(Items from a dataset)

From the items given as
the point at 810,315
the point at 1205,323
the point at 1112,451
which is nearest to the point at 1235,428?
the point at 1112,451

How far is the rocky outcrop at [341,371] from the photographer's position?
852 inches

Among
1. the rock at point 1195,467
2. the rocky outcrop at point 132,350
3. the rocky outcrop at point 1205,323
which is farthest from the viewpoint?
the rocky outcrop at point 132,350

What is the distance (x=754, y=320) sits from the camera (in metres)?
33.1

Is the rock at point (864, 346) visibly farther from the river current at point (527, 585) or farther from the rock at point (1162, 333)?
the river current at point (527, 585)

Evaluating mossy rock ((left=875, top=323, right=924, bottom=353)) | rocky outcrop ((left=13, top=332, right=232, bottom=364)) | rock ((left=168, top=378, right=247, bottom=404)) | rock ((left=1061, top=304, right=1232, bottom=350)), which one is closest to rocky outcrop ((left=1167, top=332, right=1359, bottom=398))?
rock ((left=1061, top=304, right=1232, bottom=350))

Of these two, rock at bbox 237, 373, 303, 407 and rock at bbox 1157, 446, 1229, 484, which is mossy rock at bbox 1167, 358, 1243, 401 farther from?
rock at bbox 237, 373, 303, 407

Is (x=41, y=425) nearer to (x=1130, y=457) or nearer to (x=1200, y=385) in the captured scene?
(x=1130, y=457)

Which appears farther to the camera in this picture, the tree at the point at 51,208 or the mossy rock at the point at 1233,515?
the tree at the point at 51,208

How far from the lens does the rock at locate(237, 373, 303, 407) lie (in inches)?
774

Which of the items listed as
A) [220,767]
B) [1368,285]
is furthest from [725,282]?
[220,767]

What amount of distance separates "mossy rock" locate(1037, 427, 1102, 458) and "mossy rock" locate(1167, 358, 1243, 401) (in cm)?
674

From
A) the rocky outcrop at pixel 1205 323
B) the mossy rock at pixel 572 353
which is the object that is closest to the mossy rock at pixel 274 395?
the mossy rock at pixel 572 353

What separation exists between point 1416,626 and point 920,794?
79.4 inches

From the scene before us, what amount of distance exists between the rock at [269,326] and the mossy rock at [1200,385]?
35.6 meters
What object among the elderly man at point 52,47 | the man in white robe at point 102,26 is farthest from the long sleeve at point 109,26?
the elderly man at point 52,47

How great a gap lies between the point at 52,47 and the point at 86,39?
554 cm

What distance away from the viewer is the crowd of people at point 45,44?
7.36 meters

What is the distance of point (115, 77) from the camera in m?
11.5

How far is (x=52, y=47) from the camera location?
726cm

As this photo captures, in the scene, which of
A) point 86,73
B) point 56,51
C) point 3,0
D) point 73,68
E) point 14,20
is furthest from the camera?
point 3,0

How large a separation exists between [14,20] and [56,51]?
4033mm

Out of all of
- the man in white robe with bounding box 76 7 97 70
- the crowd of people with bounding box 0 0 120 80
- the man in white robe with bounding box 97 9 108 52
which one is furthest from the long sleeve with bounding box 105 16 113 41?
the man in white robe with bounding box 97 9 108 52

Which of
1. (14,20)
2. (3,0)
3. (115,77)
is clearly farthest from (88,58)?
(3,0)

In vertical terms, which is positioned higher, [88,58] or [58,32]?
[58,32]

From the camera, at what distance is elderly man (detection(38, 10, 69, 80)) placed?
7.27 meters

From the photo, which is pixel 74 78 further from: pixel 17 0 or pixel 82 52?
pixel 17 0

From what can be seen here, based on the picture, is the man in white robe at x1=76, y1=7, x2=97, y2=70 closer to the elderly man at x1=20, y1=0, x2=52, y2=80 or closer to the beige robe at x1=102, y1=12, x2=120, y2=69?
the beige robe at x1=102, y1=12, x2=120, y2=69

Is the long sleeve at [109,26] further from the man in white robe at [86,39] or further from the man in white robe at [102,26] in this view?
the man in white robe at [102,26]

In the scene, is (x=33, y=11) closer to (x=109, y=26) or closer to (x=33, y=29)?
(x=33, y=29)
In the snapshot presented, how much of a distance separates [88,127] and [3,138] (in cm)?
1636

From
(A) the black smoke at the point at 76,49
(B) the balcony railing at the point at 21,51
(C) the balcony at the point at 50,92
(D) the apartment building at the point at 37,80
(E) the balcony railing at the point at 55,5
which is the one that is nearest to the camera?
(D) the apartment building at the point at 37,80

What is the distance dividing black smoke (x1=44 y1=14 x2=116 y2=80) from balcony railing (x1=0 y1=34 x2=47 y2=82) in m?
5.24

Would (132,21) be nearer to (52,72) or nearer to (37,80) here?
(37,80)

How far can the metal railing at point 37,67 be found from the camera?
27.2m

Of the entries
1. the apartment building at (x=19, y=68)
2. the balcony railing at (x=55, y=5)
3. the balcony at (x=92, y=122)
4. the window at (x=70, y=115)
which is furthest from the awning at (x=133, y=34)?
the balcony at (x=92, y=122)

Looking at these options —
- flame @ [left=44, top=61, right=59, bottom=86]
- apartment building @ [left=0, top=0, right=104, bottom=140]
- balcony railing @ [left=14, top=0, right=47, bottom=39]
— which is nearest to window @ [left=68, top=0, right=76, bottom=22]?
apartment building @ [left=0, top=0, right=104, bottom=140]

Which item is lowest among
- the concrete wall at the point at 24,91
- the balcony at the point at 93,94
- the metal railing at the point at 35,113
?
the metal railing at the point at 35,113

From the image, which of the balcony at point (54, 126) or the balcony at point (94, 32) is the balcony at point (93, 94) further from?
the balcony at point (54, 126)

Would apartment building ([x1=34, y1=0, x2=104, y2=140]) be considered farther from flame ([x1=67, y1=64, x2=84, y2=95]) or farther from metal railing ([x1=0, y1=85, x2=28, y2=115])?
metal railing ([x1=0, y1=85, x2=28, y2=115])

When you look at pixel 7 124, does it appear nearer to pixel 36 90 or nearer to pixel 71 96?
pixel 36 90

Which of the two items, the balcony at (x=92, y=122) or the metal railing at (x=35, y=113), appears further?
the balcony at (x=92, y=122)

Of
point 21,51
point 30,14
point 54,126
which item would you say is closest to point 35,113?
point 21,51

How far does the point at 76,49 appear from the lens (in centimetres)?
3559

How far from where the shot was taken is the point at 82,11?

◆ Your instructions: Output the entries verbatim.

◆ Written response:
From the items given as
the point at 810,315
the point at 1205,323
the point at 1112,451
which is nearest to the point at 1235,428?
the point at 1112,451

How far is the rocky outcrop at [341,371] from the photographer's position?
852 inches

Among
1. the rock at point 1195,467
2. the rocky outcrop at point 132,350
3. the rocky outcrop at point 1205,323
which is farthest from the viewpoint?
the rocky outcrop at point 132,350

What is the distance (x=754, y=320) sits from the camera (in metres)?
33.1

Is the rock at point (864, 346) visibly farther from the river current at point (527, 585) or farther from the rock at point (1162, 333)?
the river current at point (527, 585)

Evaluating mossy rock ((left=875, top=323, right=924, bottom=353)) | rocky outcrop ((left=13, top=332, right=232, bottom=364)) | rock ((left=168, top=378, right=247, bottom=404)) | rock ((left=1061, top=304, right=1232, bottom=350)), which one is closest to rocky outcrop ((left=1167, top=332, right=1359, bottom=398))?
rock ((left=1061, top=304, right=1232, bottom=350))

Of these two, rock at bbox 237, 373, 303, 407 and rock at bbox 1157, 446, 1229, 484, which is mossy rock at bbox 1167, 358, 1243, 401 farther from?
rock at bbox 237, 373, 303, 407

Is (x=41, y=425) nearer to (x=1130, y=457) or nearer to (x=1200, y=385) in the captured scene?
(x=1130, y=457)

Which appears farther to the camera in this picture, the tree at the point at 51,208 or the mossy rock at the point at 1233,515?
the tree at the point at 51,208

How far from the lens does the rock at locate(237, 373, 303, 407) lie (in inches)?
774

Which of the items listed as
A) [220,767]
B) [1368,285]
is furthest from [725,282]?
[220,767]

What amount of distance separates "mossy rock" locate(1037, 427, 1102, 458) and "mossy rock" locate(1167, 358, 1243, 401) (in cm)?
674

From
A) the rocky outcrop at pixel 1205 323
B) the mossy rock at pixel 572 353
which is the object that is closest to the mossy rock at pixel 274 395?
the mossy rock at pixel 572 353

What separation exists between point 1416,626 and point 920,794?
79.4 inches

From the scene before us, what amount of distance exists between the rock at [269,326] and the mossy rock at [1200,385]?
35.6 meters
What object among the elderly man at point 52,47 | the man in white robe at point 102,26 is farthest from the long sleeve at point 109,26?
the elderly man at point 52,47

How great a gap lies between the point at 52,47 and the point at 86,39?
554 cm

What distance away from the viewer is the crowd of people at point 45,44?
7.36 meters

What is the distance of point (115, 77) from the camera in m?
11.5

How far is (x=52, y=47) from the camera location?
726cm

As this photo captures, in the scene, which of
A) point 86,73
B) point 56,51
C) point 3,0
D) point 73,68
E) point 14,20
is furthest from the camera?
point 3,0

How large a separation exists between [14,20] and [56,51]?
4033mm

Out of all of
- the man in white robe with bounding box 76 7 97 70
- the crowd of people with bounding box 0 0 120 80
- the man in white robe with bounding box 97 9 108 52
which one is furthest from the long sleeve with bounding box 105 16 113 41?
the man in white robe with bounding box 97 9 108 52

Which of
1. (14,20)
2. (3,0)
3. (115,77)
is clearly farthest from (88,58)?
(3,0)

In vertical terms, which is positioned higher, [88,58] or [58,32]?
[58,32]

From the camera, at what distance is elderly man (detection(38, 10, 69, 80)) placed?
7.27 meters

From the photo, which is pixel 74 78 further from: pixel 17 0 or pixel 82 52?
pixel 17 0

From what can be seen here, based on the picture, is the man in white robe at x1=76, y1=7, x2=97, y2=70 closer to the elderly man at x1=20, y1=0, x2=52, y2=80 or closer to the beige robe at x1=102, y1=12, x2=120, y2=69?
the beige robe at x1=102, y1=12, x2=120, y2=69

Is the long sleeve at [109,26] further from the man in white robe at [86,39] or further from the man in white robe at [102,26] in this view?
the man in white robe at [102,26]

In the scene, is (x=33, y=11) closer to (x=109, y=26) or closer to (x=33, y=29)?
(x=33, y=29)
In the snapshot presented, how much of a distance separates [88,127] and [3,138] (in cm)?
1636

From
(A) the black smoke at the point at 76,49
(B) the balcony railing at the point at 21,51
(C) the balcony at the point at 50,92
(D) the apartment building at the point at 37,80
(E) the balcony railing at the point at 55,5
which is the one that is nearest to the camera?
(D) the apartment building at the point at 37,80

What is the distance dividing black smoke (x1=44 y1=14 x2=116 y2=80) from balcony railing (x1=0 y1=34 x2=47 y2=82) in m?
5.24

Would (132,21) be nearer to (52,72) or nearer to (37,80) here?
(37,80)

How far can the metal railing at point 37,67 be found from the camera?
27.2m

Of the entries
1. the apartment building at (x=19, y=68)
2. the balcony railing at (x=55, y=5)
3. the balcony at (x=92, y=122)
4. the window at (x=70, y=115)
which is furthest from the awning at (x=133, y=34)?
the balcony at (x=92, y=122)

Looking at these options —
- flame @ [left=44, top=61, right=59, bottom=86]
- apartment building @ [left=0, top=0, right=104, bottom=140]
- balcony railing @ [left=14, top=0, right=47, bottom=39]
— which is nearest to window @ [left=68, top=0, right=76, bottom=22]?
apartment building @ [left=0, top=0, right=104, bottom=140]

Which item is lowest among
- the concrete wall at the point at 24,91
- the balcony at the point at 93,94
- the metal railing at the point at 35,113
?
the metal railing at the point at 35,113

From the image, which of the balcony at point (54, 126) or the balcony at point (94, 32) is the balcony at point (93, 94) further from?
the balcony at point (54, 126)

Would apartment building ([x1=34, y1=0, x2=104, y2=140]) be considered farther from flame ([x1=67, y1=64, x2=84, y2=95]) or farther from metal railing ([x1=0, y1=85, x2=28, y2=115])?
metal railing ([x1=0, y1=85, x2=28, y2=115])

When you look at pixel 7 124, does it appear nearer to pixel 36 90 or nearer to pixel 71 96?
pixel 36 90

Which of the two items, the balcony at (x=92, y=122) or the metal railing at (x=35, y=113), appears further?
the balcony at (x=92, y=122)

Of
point 21,51
point 30,14
point 54,126
which item would you say is closest to point 35,113?
point 21,51

How far does the point at 76,49 appear from the lens (in centimetres)?
3559

How far from where the shot was taken is the point at 82,11?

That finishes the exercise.